What Is Light

Light and eyes go together. They are in that category of useful mysteries. It is not alone. We use the warmth of the campfire without knowing much about thermodynamics . We drink water without knowing much about hydration. And for  many of us, we dress ourselves in clothes without knowing much about style.

We may not understand magnets but we know how to use them

Magnetism has something to do with planet cores, poles and other stuff.

And they can pick up paper clips.

Electricity is what happen when a wall switch is turned or, a toaster needs power or the television is turned on. It has something to do with burning coal, solar panels and rushing water. It can have diesel or alternating current. And it needed to turn on the lights.

Our knowledge of light is practical. It may be a mathematical constant and the fastest thing in the universe. Or it might not be. It is useful for starting the day, taking pictures and finding my socks.

It turns out that magnetism, electricity and light are independent of each other. Think of a giant wall. The height is magnetism..it can vary from short to tall, meaning it can vary in intensity from small to large, but it only goes up the down. The width of our imaginary wall is electricity. It varies in intensity too (narrow to wide).
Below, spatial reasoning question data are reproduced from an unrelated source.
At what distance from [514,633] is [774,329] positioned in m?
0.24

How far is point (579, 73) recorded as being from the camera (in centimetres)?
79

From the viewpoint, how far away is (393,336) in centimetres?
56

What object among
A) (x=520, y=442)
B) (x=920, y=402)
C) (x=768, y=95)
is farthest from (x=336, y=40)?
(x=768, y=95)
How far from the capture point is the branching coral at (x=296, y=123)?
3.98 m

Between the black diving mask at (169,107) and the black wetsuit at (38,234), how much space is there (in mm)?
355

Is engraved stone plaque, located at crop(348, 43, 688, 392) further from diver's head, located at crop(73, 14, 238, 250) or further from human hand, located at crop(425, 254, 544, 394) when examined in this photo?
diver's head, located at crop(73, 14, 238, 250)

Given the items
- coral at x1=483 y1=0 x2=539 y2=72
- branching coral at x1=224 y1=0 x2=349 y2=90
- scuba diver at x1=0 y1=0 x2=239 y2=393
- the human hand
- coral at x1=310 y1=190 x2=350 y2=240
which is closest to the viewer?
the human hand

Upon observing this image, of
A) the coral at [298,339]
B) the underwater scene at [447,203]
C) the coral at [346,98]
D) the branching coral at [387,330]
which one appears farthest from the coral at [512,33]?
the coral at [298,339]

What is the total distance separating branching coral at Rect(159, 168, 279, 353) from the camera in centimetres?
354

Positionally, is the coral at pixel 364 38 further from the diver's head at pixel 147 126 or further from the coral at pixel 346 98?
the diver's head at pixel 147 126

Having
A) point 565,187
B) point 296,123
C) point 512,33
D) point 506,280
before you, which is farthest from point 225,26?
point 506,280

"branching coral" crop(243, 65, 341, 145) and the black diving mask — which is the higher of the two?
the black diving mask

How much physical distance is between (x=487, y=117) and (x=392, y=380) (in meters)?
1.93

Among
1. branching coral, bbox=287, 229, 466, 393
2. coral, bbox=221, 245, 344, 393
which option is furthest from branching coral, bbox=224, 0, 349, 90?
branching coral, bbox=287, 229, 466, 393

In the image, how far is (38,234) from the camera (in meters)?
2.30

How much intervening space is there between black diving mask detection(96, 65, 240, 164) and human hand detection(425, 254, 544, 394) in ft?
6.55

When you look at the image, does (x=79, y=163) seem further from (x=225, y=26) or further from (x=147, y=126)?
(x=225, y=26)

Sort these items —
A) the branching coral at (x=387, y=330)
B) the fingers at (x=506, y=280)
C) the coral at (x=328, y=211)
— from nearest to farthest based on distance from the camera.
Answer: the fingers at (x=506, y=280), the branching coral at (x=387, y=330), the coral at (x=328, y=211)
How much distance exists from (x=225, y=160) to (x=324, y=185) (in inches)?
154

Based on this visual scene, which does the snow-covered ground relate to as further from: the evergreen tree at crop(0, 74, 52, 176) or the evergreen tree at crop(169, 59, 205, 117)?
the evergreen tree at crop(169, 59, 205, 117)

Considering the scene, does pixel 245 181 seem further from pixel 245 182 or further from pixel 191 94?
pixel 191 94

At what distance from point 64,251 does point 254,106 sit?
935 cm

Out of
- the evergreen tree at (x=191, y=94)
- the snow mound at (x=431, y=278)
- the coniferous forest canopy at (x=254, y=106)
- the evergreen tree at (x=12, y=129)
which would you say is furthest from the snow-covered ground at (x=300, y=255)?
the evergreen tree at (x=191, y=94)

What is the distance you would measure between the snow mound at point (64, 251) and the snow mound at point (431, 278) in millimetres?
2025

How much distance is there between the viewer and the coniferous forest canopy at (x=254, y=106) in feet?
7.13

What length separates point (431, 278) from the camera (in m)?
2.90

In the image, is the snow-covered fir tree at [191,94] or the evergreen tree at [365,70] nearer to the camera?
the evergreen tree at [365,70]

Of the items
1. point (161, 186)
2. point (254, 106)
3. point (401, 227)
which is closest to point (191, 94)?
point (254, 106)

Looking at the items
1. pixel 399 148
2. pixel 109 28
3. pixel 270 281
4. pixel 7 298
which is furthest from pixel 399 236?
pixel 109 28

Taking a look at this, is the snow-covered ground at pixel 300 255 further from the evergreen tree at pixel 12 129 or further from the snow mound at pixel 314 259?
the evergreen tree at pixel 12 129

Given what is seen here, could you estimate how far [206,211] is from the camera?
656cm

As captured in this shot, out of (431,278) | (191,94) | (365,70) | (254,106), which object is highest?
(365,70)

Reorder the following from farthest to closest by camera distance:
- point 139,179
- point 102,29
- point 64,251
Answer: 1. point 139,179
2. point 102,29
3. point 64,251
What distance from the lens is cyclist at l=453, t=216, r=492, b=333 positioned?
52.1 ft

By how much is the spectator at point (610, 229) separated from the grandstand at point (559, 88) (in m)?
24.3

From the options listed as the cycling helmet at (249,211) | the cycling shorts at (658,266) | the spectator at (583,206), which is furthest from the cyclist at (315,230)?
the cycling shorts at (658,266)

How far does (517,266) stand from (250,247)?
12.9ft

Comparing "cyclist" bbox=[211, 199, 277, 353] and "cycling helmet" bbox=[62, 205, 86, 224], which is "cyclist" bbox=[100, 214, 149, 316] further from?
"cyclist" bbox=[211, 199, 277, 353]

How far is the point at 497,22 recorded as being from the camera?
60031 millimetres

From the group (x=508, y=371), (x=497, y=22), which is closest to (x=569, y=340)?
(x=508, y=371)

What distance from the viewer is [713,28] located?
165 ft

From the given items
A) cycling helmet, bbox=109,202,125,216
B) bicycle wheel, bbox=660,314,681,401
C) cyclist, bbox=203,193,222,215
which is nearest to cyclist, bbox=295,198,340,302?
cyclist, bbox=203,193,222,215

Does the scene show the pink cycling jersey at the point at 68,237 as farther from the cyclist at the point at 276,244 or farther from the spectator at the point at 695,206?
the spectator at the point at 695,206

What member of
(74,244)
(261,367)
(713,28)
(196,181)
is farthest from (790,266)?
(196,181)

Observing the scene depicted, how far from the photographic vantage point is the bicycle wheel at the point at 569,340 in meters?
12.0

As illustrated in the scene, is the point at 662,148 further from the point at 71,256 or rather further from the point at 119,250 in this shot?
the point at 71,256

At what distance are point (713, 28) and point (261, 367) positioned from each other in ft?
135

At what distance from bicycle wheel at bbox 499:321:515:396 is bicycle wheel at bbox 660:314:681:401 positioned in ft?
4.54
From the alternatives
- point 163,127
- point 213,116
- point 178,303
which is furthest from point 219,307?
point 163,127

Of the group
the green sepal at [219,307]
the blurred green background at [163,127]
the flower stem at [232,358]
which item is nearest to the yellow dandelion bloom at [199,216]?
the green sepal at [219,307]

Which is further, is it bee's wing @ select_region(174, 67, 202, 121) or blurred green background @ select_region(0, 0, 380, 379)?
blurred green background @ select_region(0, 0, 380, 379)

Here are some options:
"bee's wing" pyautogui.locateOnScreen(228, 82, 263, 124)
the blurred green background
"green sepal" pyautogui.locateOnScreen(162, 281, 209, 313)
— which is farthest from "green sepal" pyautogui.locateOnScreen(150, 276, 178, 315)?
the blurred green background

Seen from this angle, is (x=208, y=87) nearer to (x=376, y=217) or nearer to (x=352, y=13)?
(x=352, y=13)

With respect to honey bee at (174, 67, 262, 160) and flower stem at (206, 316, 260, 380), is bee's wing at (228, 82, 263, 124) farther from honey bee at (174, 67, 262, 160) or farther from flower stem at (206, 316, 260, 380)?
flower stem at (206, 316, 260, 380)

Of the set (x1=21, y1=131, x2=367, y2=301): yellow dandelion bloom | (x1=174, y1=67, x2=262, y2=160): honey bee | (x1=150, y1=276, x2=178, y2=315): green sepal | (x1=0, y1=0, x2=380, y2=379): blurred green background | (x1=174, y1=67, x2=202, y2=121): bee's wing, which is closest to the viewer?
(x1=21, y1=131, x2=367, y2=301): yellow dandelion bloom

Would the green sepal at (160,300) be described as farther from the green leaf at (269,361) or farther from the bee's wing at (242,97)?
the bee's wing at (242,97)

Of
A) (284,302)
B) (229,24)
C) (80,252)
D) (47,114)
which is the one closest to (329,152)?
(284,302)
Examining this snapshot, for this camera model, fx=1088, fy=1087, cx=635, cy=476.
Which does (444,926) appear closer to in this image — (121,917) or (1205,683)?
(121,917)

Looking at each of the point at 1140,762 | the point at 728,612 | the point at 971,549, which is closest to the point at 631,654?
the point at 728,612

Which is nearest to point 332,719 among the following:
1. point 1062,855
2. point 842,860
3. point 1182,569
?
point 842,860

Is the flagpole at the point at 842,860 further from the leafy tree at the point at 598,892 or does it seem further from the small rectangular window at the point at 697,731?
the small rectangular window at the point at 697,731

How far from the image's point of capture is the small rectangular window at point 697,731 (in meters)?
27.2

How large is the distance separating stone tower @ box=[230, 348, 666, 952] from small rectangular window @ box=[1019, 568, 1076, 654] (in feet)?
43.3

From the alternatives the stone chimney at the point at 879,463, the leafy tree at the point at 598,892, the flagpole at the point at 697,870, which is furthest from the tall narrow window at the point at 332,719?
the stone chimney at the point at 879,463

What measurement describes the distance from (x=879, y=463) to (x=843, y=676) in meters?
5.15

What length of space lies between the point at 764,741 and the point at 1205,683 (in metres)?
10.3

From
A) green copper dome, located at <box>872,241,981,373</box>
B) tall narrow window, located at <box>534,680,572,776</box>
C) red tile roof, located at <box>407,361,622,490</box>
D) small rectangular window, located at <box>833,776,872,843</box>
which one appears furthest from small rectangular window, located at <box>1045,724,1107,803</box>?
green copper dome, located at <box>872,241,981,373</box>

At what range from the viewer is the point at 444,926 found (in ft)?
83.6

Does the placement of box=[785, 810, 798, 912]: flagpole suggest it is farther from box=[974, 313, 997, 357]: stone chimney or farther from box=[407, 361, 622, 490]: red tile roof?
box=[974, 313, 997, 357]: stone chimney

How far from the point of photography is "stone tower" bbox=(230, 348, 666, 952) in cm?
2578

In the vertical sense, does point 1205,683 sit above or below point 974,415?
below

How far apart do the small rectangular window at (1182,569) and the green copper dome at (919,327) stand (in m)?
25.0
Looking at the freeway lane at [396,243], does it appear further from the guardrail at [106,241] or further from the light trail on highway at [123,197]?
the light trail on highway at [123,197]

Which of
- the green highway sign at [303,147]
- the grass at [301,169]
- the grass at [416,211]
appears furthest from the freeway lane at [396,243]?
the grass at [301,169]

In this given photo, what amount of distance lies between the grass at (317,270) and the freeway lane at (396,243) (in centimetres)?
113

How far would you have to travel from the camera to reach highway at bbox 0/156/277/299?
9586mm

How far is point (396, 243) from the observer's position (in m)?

The two walls are independent of each other. They are orthogonal; at 90-degrees to each other.  When that wall of magnetism and electricity comes toward you, that’s light.

Magnetism and electricity are independent but they can be synchronized.

Light is the result of that synchronization.

Light travels. It moves. It is in motion.

 

 

Primary Properties

Polarization

Light travels in waves. It is not easily detected but light fluctuates, coming and going so rapidly we can’t see it. It looks continuous to us. But the waves which result from this polarization impact our vision. Waves give us color and brightness.

Frequency

Light waves, like ocean waves, vary in frequency. think of waves as vibrations. When you slowly shake the ear drum, we perceive low tones. When it is rapidly shaken, we hear high tones.

In vision, we are shaking photoreceptors. We interpret these shakings as colors. It all has to do with how frequent the skating is.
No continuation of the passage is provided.